Être de race inférieur n’est pas son seul tord, il a également un vice qu’il ne nomme pas ; comme s’il considérait que c’était pire que d’être une race inférieur (en classe et en race d’ailleurs). 

Ce vice semble pourtant être présent en lui et il ne semble pouvoir s’en défaire. Il semble même que ce soit ce vice qui le pousse à s’encanailler, à faire les pires bétises. Peut-être cherche-t-il à ne pas y penser. Mais, cela est inutile, son vice sera toujours bien présent.

Mauvais sang (Une saison en enfer) | Partie 5, avis

Dans la partie suivante, Rimbaud retrace son enfance et son adolescence. Ses idoles d’enfance ; les forçats qu’il imitait lorsqu’il jouait et se baladait dans les champs étant plus jeune. La volonté de leur ressembler, de les imiter. Il semble même que ce soit ainsi que tout a commencé. 

L’enfant a laissé place à l’adolescence et Rimbaud a fini par acter ce qu’il avait jusqu’à présent simplement apréhender. Les fugues en pleine campagne, les poussées vers la ville. On pense aux nombreux poèmes écrit alors : « Le Dormeur du Val » ; « La Cabaret Vert »….

On apprend que durant cette période la solitude le pesait, qu’il rêvait d’être accompagné d’une fille, d’un amant ; mais qu’il était toujours seul, terriblement seul. Mais, une solitude involontaire, presqu’une malédiction, comme la pucelle d’Orléans : Jeanne d’Arc.

Mais, cette solitude, il l’explique par un fait simple qu’il reprend de la deuxième partie du poème : il est de race inférieur et cette fois il cite le mot : « Nègre ». Et cela semble expliqué la raison pour laquelle il est si seul. Etant de race inférieur, même parmi les siens : paysans, il est seul, car tout de même différent car de race différente. Mais, être « Nègre » pour Rimbaud n’est pas une insulte, car tout le monde est « Nègre ». Il faut, sans doute comprendre par là que tout le monde a été souillé par le péché originel. Il n’y a pas que le « Nègre » qui est soumis au péché ; tous les hommes le font. Il est juste plus facile pour eux de trouver un bouc émissaire en la personne du « Nègre ».

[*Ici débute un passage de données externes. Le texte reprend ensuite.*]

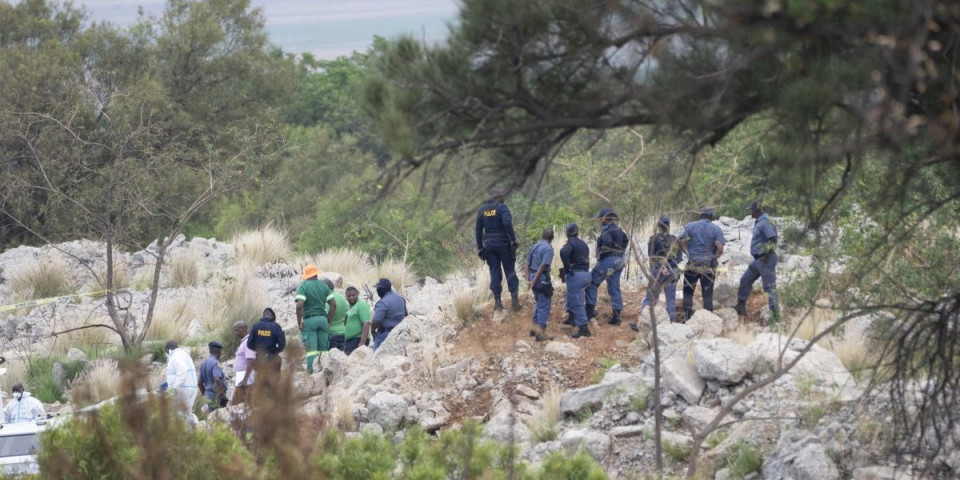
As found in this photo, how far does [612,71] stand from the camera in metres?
8.22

Lui, il préfère être honnête et retrouver la terre primitive l’Afrique et se réconcilier avec lui-même, en s’acceptant en tant que « Nègre » ; un « Nègre blanc », mais un « Nègre » tout de même.

Mauvais sang (Une saison en enfer) | Partie 6, avis

Mais, même en Afrique (on est à la fin du XIXe siècle) les blancs ont déjà débarqué et quasiment l’ensemble du continent est déjà colonisé. 

Petite parenthèse : à l’exception de la corne de l’Afrique (Ethiopie, Erythrée & Djibouti) où Rimbaud finira par poser ses valises.

Donc, même la-bàs le venin à déjà fait ses effets et le « Nègre » lui-même en vient à maudire sa négritude donc lui aussi est déjà souillé. Il n’y a donc plus d’issue ? Les nombres sont la seule issue, mais « Le sommeil dans la richesse est impossible. La richesse a toujours été bien public. » et Rimbaud semble en quête de repos.

Le seul moyen de trouver ce repos semble donc être le christianisme.

Mauvais sang (Une saison en enfer) | Partie 7 & 8, avis

Rimbaud a vécu 4 ans de débauche et de folie durant son aventure poétique sans puis avec Verlaine. Il est lasse de tout cela, il veut le repos. Mais, le repos n’est pas possible dans la richesse, et il ne veut plu du christianisme.

Si ce n’est ni le christianisme, ni la richesse ; ce sera la vie française, le sentier de l’honneur.